Ma ogni volta mi trovo a ricomprarne uno: non so nemmeno io se si
tratta di un rito, un modo per esorcizzare il tempo che passa, oppure
semplicemente è gusto personale. Che poi col freddo di quella
sera sarebbe stata molto più adatta una giacca a vento. Ma che
ci volete fare? Ognuno ha le sue fissazioni, che amiamo giustificare
contro ogni condizione climatica avversa. E poi, dopotutto, avevo
altro a cui pensare.
Il Green è il quartiere in
cui vivevo, una zona residenziale abbastanza lontana sia dalla fogna
dell'East Side sia dal frastuono yuppie dell'Upper Side. Prende il
suo nome dall'enorme parco che si trova al suo centro, meta di tutti
i cittadini desiderosi di una boccata d'aria pulita, in attesa di
rituffarsi nei fumi cancerogeni del traffico metropolitano. Attorno
al parco, curato e sorvegliato durante tutto l'anno, sorgono villette
di varia foggia, roba per ricchi che campano di rendita, dirigenti
d'azienda pensionati e avanzi di galera coi soldi come il
sottoscritto. Avevo deciso in ogni caso di mantenere un profilo non
esagerato, per non dare troppo nell'occhio ed evitare domande
scomode. In realtà non avevo neppure tutti quei soldi che si
diceva in giro io avessi. Diciamo abbastanza grana da non dover
lavorare più: ma alla mia età e col numero di
pallottole prese in carriera, si trattava né più né
meno di un'onesta pensione.

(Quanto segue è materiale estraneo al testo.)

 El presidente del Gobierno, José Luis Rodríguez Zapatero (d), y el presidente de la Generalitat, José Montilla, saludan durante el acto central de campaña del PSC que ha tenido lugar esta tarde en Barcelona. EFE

Il difficile era arrivare a godersela
questa pensione.
Prima di imboccare la strada di
casa mi fermo al bar a comprare la mia morte in pacchetti da venti.

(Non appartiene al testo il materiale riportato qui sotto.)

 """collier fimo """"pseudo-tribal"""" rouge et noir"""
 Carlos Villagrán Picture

- Due pacchetti di Marlboro rosse,
morbide -
- Il solito eh, mister? -
Bill, il tabaccaio sudaticcio e
dai capelli unti, tenta di fare conversazione. Non sa che non me ne
può fottere di meno delle sue chiacchiere in questo momento.

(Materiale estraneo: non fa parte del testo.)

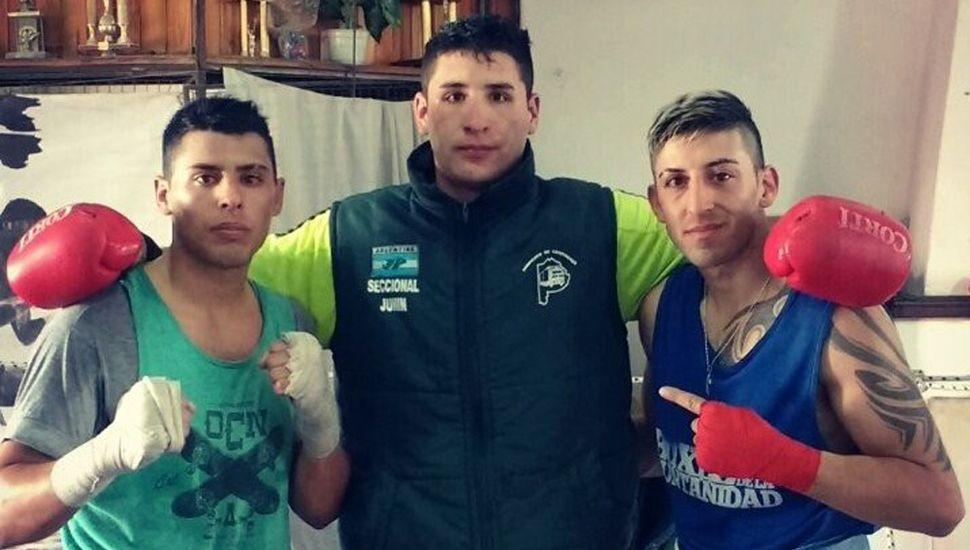 """""""Tito"""" Abdallah (derecha), el peso pesado Lucas García y Juan I. Burgos."""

Accenno un mezzo ghigno, gli lascio i soldi ed esco. Alzo gli occhi
al cielo notturno, terso nonostante la stagione invernale, mi rialzo
il bavero e mi accendo una sigaretta. Dopo due boccate mi sale su una
brutta tosse secca che mi raschia la gola come un rasoio scheggiato.
Sputo catarro punteggiato di nero e riprendo a camminare. Provateci
anche voi a fumare due pacchetti al giorno per cinquantanni, poi ne
riparliamo. Non che non mi preoccupasse quella tosse: nell'ultimo
mese non faceva che peggiorare, mi ritrovavo ad ansimare anche dopo
una semplice passeggiata. Ma da lì a prendere un appuntamento
dal medico, ci passava. Da lì a smettere col fumo,
figuriamoci. E' una faccenda di stile: guardatemi adesso, col mio
trench e la mia sigaretta in bocca. Un gran figo nonostante la mia
età. E poi, diciamoci la verità, non potrei smettere
nemmeno se volessi. Credete a me: le industrie del tabacco balleranno
sulle nostre ceneri, dopo l'Armageddon.
Dopo pochi minuti arrivo alla mia
villetta, lievemente in disparte rispetto alle altre: una casetta in
muratura bianca, muretto di mattoni e cancello in legno. Percorro il
vialetto di selciato attraverso il modesto giardino, pochi scalini e
arrivo alla veranda. Poi, la porta dipinta color magenta. Dietro la
porta, Lei. Il vero motivo per cui qualsiasi uomo, la sera, non
desidererebbe altro che tornare a casa.
Il suo nome è Aileen. La
sua pelle è cioccolato fine, il suo profumo quello delle erbe
caraibiche più aromatiche e i suoi occhi, verdi come il mare
della sua terra. Mi guarda, sorride, e non dice niente. Mi viene
incontro e mi abbraccia e di colpo la stanchezza di tutta la
giornata, i pensieri neri e le preoccupazioni delle ultime ore,
vengono spazzati via come non fossero mai esistiti. Mi abbandono al
contatto col suo seno caldo e ispiro a pieni polmoni l'odore dei suoi
capelli. Capelli neri come il profondo della foresta più
remota. Per un attimo penso che potrei rimanere lì per sempre,
in piedi sulla porta di casa, dimenticare tutto e vivere solo di
questo. Poi mi ricordo di Junior, di Tai-Chi e della droga. E il
sorriso scompare.
Durante la serata non parlo
molto, non che di solito io sia un abile oratore. Tiro qualche
maledizione contro le notizie del telegiornale mentre mangiamo pizza,
fumo cinque o sei sigarette e a fine pasto mi bevo le mie solite tre
dita di scotch invecchiato quindici anni. Dentro di me si sta
abbattendo una tempesta ma cerco di non darlo a vedere. Peccato che
la ragazza mi conosca troppo bene per non notarlo.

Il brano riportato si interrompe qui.